Directive 1 —
Rewrite the passage of the Nigerian public policy article between "The unflinching importance" and "or not to do.", inclusive, changing "undisputable" to "unquestionable".

Trends of Public Policy Implementation in Nigeria: A Critique of Federal Character

Abstract

Policies (public policies) are indispensable and in-expendable especially to the developing countries such as Nigeria, this begs the question of how the plethora of policies that are daily dished out are effectively implemented. A close look at the Nigerian syndrome would reveal that policies over the years had been partially or totally abandoned right after their enactment owing to some factors such as the lack of political will, poverty etc therefore, an exegesis of these factors is paramount thus, this work. Secondary data were analyzed and the study observed that poverty and weak political will are among the many factors hampering the implementation of public policies in developing countries such as Nigeria. The study further recommends the inculcation of strong political will into the Nigerian political space.

Keywords

Policy, Public policy, Federal character, Inequality

Introduction

The unflinching importance of policy has made governments the world over to make it a tool in the effective stemming of public affairs. Virtually all governments enact policies which are considered a guide to their governmental activities. Kukah, (2003) opined that policy is recognized as a plan or course of action by a government, political party or business designed to influence and determine decisions, actions and other matters. The undisputable importance of policy has made virtually all aspects of societal enterprise the object of its enactment, a dynamic and value-laden process through which a political system handles a public problem (Bolaji, 2014). Public policy is generally seen as a complex issue. It has been defined by various scholars at one time or the other. Bolaji, Gray and Campbell-Evans (2015) posit that public policy is what government chooses to do or not to do.

Directive 2 —
Find each line in the records below that contains the string "appears", and copy those lines.

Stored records
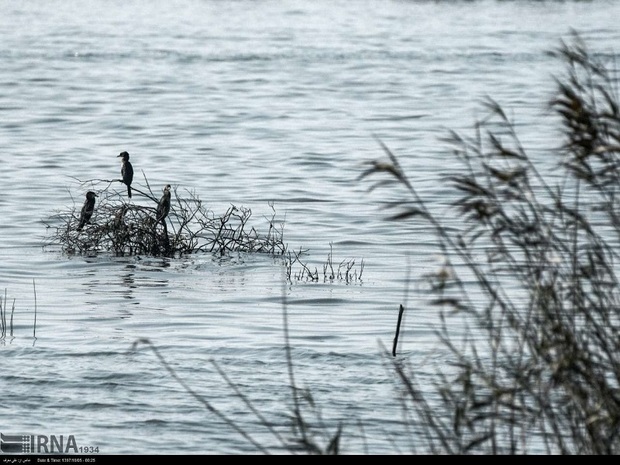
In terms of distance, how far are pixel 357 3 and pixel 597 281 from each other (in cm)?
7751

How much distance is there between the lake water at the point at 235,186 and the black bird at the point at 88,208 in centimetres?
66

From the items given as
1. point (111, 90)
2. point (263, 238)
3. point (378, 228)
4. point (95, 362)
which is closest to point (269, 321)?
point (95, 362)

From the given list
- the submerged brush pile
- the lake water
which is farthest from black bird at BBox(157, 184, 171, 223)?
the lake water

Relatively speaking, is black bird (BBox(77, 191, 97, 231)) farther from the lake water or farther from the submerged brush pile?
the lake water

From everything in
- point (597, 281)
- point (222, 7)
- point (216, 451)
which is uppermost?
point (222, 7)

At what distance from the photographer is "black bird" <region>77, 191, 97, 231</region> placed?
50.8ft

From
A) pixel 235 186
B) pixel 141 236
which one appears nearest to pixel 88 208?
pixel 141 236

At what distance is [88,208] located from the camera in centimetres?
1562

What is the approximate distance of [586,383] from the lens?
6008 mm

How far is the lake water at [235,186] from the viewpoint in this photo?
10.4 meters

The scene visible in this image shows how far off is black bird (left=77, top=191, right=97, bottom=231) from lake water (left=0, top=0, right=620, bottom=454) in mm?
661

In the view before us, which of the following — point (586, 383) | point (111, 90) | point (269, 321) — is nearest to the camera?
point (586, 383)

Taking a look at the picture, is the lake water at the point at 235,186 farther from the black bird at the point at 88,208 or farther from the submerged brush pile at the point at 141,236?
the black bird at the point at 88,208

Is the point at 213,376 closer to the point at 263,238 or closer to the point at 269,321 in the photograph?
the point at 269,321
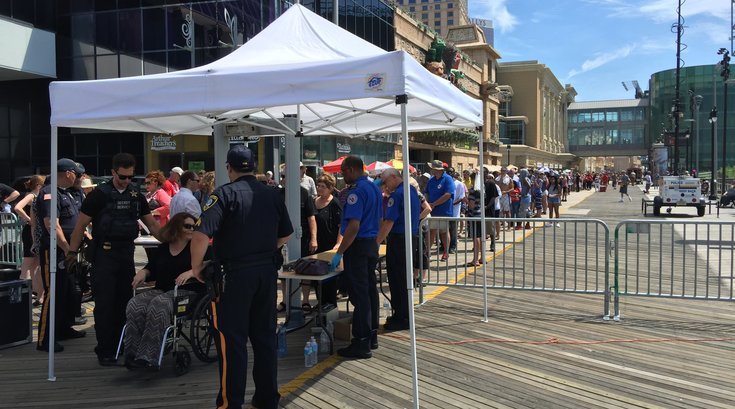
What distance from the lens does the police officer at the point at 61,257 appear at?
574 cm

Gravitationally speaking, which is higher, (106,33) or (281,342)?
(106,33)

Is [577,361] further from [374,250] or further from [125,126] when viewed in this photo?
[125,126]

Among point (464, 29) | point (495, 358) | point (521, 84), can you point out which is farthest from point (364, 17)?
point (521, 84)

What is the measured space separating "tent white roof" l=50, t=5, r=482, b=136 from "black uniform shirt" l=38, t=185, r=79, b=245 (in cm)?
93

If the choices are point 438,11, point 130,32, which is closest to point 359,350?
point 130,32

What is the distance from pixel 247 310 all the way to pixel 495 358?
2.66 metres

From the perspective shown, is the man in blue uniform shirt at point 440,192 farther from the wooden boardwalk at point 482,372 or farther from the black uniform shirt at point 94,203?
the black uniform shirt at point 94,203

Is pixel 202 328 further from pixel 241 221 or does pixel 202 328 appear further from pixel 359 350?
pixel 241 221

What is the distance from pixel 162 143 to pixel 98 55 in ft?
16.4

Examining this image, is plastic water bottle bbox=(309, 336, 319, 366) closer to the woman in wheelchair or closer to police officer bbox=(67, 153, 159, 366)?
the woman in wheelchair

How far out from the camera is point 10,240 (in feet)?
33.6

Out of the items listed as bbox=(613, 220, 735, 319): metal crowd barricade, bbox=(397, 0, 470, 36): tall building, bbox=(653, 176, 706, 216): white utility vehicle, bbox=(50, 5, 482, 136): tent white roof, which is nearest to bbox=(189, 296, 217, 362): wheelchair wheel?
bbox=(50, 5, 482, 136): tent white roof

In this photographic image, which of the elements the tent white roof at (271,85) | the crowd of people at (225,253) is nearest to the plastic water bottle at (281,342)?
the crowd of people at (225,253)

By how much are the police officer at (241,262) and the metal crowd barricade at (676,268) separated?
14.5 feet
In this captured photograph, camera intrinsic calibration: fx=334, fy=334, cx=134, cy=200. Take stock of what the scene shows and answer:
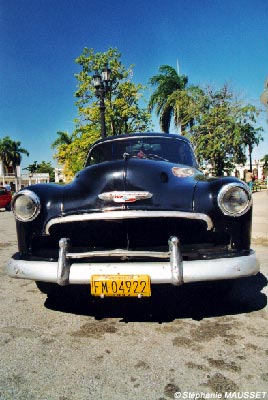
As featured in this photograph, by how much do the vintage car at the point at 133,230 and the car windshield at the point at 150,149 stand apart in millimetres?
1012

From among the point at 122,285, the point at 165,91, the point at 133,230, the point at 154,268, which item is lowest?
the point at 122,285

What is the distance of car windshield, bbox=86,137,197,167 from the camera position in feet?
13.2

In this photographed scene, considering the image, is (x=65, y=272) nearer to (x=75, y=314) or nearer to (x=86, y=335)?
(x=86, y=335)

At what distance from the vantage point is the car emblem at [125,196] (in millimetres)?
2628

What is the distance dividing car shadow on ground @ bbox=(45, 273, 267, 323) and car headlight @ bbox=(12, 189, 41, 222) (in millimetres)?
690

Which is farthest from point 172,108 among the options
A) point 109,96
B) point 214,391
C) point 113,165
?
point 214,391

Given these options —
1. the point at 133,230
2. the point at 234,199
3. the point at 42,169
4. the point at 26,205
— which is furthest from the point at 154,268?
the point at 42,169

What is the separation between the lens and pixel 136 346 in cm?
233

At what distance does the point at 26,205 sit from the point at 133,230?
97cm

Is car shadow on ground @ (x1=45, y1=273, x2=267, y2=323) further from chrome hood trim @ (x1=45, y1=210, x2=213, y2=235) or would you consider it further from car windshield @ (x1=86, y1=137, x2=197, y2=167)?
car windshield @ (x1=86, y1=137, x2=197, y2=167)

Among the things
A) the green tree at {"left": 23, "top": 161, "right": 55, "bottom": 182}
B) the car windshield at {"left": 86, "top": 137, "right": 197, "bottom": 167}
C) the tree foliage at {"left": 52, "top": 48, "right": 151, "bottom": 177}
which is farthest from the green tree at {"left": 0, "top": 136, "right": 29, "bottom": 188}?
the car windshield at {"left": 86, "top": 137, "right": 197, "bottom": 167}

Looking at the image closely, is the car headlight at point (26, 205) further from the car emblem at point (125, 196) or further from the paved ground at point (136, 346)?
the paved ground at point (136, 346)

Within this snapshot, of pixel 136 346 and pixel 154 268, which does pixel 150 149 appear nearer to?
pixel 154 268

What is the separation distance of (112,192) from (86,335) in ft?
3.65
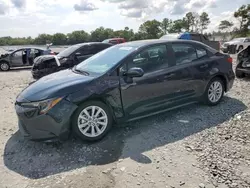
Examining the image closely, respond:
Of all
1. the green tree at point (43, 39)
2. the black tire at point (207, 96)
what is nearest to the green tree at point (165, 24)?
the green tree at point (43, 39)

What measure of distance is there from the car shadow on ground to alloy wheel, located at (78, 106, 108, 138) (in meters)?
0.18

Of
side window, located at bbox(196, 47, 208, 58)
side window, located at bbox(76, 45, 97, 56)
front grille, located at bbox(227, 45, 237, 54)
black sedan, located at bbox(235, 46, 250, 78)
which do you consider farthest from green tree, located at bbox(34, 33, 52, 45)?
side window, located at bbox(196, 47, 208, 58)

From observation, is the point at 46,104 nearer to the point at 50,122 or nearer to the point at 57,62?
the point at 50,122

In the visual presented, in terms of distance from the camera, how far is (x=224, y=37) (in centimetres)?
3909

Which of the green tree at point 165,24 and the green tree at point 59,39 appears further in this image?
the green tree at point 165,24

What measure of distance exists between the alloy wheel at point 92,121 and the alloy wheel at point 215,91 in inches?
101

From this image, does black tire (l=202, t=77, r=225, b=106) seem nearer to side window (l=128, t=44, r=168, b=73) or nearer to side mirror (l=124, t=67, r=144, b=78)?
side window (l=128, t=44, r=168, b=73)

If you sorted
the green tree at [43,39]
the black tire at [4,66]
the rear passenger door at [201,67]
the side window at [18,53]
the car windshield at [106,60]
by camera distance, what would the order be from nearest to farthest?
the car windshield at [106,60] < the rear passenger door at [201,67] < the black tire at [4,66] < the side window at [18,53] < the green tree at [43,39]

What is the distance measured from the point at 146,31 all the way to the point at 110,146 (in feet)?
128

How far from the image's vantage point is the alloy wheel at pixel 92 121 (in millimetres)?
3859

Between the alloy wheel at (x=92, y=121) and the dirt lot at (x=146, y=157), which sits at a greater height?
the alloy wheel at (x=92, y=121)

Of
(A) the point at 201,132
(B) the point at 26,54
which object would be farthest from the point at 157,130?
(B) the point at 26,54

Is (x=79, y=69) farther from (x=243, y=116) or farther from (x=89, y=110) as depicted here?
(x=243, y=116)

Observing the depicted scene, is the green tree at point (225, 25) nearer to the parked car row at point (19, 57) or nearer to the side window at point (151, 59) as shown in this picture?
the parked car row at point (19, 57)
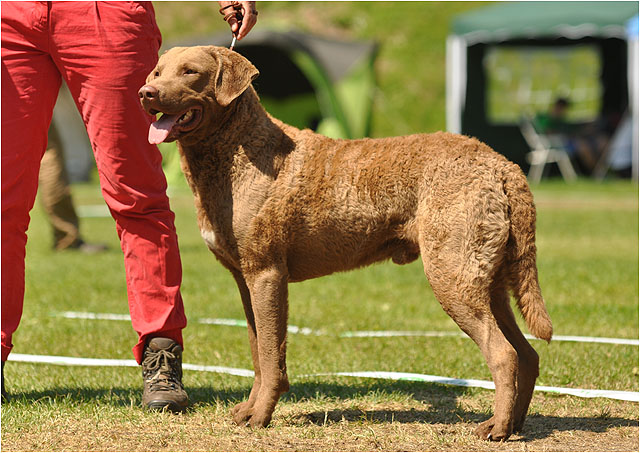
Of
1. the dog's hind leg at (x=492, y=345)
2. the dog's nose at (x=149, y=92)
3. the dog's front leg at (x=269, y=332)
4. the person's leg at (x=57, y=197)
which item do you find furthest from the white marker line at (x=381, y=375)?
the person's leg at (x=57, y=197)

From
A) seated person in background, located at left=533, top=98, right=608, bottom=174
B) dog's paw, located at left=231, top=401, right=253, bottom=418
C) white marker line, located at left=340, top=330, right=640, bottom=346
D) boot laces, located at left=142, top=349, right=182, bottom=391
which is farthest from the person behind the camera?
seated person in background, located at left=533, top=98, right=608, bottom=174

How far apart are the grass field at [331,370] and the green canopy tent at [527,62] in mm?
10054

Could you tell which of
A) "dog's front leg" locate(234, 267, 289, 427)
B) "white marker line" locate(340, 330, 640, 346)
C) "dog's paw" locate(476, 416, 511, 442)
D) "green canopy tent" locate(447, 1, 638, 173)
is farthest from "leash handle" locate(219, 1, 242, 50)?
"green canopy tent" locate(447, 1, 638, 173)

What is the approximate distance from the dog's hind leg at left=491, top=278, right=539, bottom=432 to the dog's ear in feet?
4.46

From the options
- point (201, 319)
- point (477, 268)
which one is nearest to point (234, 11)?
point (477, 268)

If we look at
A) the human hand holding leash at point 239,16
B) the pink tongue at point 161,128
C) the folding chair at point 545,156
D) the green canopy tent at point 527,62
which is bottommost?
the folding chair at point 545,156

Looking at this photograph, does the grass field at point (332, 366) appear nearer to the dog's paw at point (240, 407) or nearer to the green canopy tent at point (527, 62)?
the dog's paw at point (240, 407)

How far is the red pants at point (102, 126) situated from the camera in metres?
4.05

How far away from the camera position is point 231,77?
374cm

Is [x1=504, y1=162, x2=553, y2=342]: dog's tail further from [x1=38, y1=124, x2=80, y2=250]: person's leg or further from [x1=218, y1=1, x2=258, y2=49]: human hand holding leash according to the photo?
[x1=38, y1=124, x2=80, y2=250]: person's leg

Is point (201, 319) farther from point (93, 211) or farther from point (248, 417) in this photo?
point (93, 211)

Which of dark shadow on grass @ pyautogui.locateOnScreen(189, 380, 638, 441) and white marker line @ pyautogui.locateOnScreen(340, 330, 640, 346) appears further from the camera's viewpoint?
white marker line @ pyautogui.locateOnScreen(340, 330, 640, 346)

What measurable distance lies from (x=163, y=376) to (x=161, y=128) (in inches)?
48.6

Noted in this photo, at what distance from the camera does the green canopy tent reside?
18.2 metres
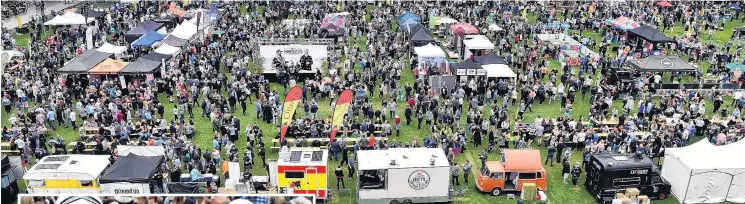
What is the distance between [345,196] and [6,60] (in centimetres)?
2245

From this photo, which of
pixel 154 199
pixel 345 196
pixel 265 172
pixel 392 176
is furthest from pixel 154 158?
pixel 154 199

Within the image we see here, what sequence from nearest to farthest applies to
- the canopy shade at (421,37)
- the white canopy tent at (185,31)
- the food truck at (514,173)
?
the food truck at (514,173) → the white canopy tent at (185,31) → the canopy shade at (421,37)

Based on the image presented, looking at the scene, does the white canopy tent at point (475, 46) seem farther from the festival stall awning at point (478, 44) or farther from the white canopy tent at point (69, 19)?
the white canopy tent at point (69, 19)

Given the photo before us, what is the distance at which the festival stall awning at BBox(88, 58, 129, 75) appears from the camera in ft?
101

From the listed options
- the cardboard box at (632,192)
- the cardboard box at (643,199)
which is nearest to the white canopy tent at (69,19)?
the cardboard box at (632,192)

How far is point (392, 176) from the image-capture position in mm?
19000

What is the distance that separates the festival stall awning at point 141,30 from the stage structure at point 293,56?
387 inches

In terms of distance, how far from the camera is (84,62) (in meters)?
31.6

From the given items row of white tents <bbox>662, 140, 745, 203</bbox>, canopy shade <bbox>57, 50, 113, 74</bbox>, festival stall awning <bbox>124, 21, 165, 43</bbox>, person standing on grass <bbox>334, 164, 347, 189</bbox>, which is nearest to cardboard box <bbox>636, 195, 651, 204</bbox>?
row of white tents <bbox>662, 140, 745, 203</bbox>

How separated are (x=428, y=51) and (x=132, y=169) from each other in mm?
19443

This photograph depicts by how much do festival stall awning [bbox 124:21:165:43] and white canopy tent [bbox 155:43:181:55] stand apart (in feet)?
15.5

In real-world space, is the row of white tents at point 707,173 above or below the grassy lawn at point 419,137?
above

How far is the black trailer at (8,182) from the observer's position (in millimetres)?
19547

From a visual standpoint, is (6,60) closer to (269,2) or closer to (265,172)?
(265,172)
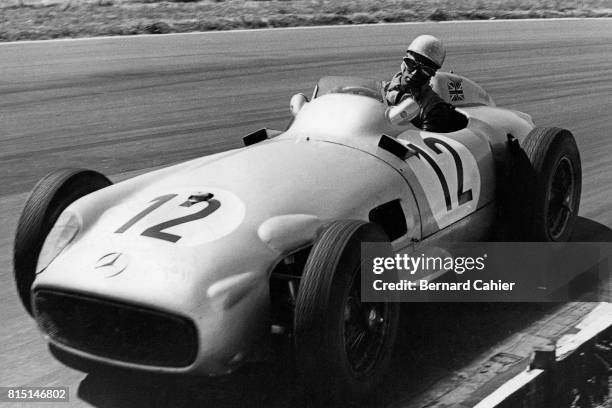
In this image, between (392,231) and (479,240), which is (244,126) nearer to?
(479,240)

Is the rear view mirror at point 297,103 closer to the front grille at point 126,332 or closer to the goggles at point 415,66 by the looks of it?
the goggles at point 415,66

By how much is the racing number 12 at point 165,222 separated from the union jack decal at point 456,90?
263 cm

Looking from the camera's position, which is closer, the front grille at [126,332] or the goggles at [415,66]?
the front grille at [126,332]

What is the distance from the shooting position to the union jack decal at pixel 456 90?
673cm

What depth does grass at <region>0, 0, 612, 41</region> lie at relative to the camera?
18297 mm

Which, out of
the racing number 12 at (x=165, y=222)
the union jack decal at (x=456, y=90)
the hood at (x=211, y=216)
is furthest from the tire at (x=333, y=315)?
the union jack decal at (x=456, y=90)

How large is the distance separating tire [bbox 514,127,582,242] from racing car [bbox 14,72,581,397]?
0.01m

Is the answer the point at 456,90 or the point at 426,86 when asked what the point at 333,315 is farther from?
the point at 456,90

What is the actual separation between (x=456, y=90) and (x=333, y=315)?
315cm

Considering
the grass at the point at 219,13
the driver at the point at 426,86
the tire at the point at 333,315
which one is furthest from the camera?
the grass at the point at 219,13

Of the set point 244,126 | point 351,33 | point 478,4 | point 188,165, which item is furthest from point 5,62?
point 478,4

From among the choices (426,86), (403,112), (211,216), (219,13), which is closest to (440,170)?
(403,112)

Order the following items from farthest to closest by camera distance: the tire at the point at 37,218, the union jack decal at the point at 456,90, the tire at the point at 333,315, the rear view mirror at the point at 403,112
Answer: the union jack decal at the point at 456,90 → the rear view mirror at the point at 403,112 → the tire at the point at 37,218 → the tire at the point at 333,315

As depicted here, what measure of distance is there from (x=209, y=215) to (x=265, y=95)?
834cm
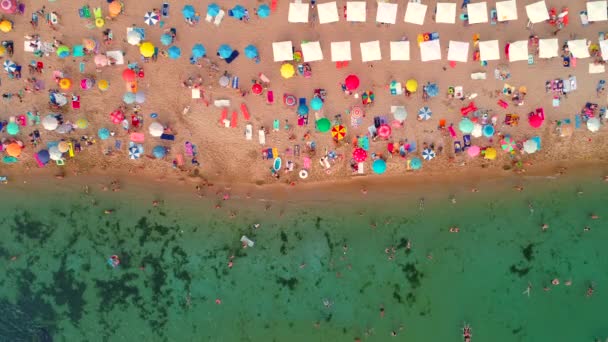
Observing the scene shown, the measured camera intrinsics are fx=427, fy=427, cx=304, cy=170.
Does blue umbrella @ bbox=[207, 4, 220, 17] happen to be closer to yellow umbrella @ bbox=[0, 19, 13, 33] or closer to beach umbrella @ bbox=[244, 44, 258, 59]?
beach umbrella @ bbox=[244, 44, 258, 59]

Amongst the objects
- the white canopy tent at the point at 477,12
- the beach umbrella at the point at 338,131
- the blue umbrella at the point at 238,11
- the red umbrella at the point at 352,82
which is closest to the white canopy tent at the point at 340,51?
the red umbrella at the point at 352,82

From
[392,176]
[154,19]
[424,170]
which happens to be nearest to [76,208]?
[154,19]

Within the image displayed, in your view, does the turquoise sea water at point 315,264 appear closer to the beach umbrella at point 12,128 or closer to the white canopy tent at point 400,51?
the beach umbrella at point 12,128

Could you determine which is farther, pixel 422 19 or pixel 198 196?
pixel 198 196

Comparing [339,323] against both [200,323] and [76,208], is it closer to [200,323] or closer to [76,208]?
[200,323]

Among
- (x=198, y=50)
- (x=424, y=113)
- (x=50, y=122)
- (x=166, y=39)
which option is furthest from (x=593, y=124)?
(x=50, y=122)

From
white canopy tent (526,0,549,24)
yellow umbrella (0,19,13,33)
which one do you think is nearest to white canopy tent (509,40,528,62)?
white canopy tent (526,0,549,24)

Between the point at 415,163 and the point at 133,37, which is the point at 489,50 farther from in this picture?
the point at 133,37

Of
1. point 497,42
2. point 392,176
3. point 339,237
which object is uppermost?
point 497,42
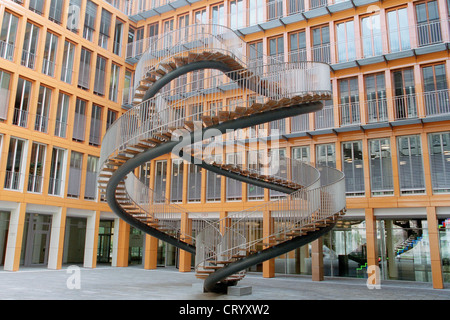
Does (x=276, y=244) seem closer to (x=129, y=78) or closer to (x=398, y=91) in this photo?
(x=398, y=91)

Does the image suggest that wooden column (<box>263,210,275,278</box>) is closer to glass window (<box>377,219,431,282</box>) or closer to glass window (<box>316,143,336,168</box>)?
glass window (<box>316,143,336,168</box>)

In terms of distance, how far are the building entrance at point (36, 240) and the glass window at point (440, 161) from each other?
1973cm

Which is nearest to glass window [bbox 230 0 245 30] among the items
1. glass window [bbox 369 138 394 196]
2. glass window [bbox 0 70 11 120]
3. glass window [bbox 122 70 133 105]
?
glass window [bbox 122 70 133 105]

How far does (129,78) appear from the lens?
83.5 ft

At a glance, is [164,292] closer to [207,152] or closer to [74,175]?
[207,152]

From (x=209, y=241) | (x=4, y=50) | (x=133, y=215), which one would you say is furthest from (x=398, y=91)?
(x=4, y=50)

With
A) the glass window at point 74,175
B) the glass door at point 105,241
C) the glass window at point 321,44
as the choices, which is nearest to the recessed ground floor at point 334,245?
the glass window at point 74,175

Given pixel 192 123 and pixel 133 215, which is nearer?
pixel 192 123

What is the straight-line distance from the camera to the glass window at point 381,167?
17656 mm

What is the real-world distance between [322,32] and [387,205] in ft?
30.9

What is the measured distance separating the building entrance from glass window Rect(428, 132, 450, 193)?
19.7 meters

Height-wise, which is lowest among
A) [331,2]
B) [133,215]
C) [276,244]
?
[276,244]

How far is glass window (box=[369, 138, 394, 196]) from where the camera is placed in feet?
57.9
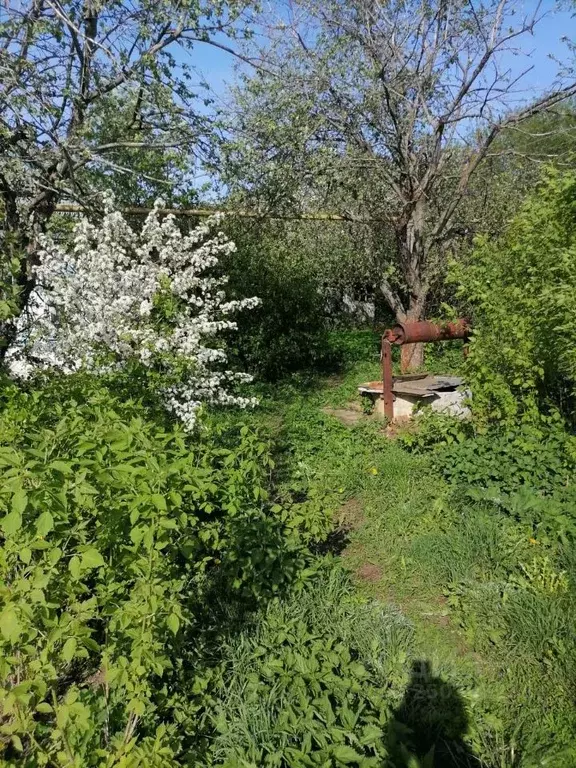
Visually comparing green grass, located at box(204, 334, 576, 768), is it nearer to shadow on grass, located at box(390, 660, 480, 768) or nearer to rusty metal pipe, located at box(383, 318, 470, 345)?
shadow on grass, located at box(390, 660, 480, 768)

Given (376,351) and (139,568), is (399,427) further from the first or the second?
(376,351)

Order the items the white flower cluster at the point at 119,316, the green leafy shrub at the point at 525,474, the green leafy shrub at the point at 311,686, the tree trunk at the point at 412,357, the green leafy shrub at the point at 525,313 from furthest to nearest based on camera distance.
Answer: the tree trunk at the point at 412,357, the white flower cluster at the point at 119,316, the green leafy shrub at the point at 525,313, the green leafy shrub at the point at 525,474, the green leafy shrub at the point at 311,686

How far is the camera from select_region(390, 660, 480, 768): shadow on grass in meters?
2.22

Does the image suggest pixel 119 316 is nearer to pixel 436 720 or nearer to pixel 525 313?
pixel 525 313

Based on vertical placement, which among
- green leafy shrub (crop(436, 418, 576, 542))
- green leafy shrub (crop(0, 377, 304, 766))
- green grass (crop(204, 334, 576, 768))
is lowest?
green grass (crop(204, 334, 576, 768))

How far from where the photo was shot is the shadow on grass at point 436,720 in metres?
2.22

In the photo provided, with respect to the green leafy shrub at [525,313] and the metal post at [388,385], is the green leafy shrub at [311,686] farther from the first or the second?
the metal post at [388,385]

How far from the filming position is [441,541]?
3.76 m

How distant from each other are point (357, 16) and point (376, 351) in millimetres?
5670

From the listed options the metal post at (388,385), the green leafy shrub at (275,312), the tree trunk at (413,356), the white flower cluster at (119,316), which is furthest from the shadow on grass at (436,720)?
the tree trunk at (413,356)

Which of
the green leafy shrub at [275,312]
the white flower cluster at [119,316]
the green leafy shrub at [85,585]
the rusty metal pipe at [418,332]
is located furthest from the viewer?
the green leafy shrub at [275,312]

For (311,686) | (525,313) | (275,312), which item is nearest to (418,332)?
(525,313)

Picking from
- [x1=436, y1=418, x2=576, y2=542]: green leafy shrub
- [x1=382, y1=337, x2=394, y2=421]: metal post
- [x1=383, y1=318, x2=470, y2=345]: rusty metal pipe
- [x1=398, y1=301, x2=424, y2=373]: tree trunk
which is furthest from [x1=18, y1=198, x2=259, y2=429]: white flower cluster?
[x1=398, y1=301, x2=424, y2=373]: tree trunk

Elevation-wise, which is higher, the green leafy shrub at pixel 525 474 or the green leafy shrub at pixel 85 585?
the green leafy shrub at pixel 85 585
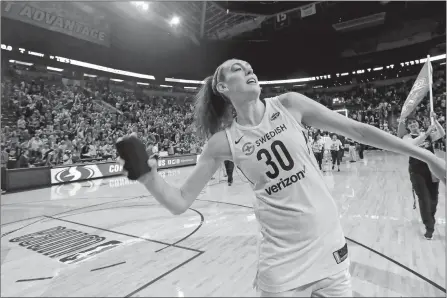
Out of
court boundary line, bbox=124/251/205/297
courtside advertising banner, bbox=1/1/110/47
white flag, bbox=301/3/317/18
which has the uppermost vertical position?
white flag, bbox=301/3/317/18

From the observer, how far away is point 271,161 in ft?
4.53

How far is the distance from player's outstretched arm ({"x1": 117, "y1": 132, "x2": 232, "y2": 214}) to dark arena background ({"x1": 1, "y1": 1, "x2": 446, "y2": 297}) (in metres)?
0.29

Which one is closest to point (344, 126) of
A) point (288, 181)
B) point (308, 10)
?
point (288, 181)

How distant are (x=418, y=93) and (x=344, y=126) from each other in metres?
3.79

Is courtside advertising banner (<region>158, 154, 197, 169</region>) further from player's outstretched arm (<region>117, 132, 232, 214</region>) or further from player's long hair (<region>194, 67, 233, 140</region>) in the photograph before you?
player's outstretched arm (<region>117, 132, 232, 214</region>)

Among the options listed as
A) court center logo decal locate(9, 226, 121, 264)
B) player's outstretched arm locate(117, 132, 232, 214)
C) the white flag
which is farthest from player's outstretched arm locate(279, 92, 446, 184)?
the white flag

Exercise solution 1 —
The unflinching importance of policy has made governments the world over to make it a tool in the effective stemming of public affairs. Virtually all governments enact policies which are considered a guide to their governmental activities. Kukah, (2003) opined that policy is recognized as a plan or course of action by a government, political party or business designed to influence and determine decisions, actions and other matters. The unquestionable importance of policy has made virtually all aspects of societal enterprise the object of its enactment, a dynamic and value-laden process through which a political system handles a public problem (Bolaji, 2014). Public policy is generally seen as a complex issue. It has been defined by various scholars at one time or the other. Bolaji, Gray and Campbell-Evans (2015) posit that public policy is what government chooses to do or not to do.

Exercise solution 2 —
which one appears nearest to pixel 88 208?
Which of the green tree at point 165,24 and the green tree at point 59,39 appears further in this image?
Which of dark shadow on grass @ pyautogui.locateOnScreen(189, 380, 638, 441) and white marker line @ pyautogui.locateOnScreen(340, 330, 640, 346) appears further from the camera's viewpoint?
Given the photo before us, what is the distance at which the festival stall awning at BBox(88, 58, 129, 75) appears from the camera in ft?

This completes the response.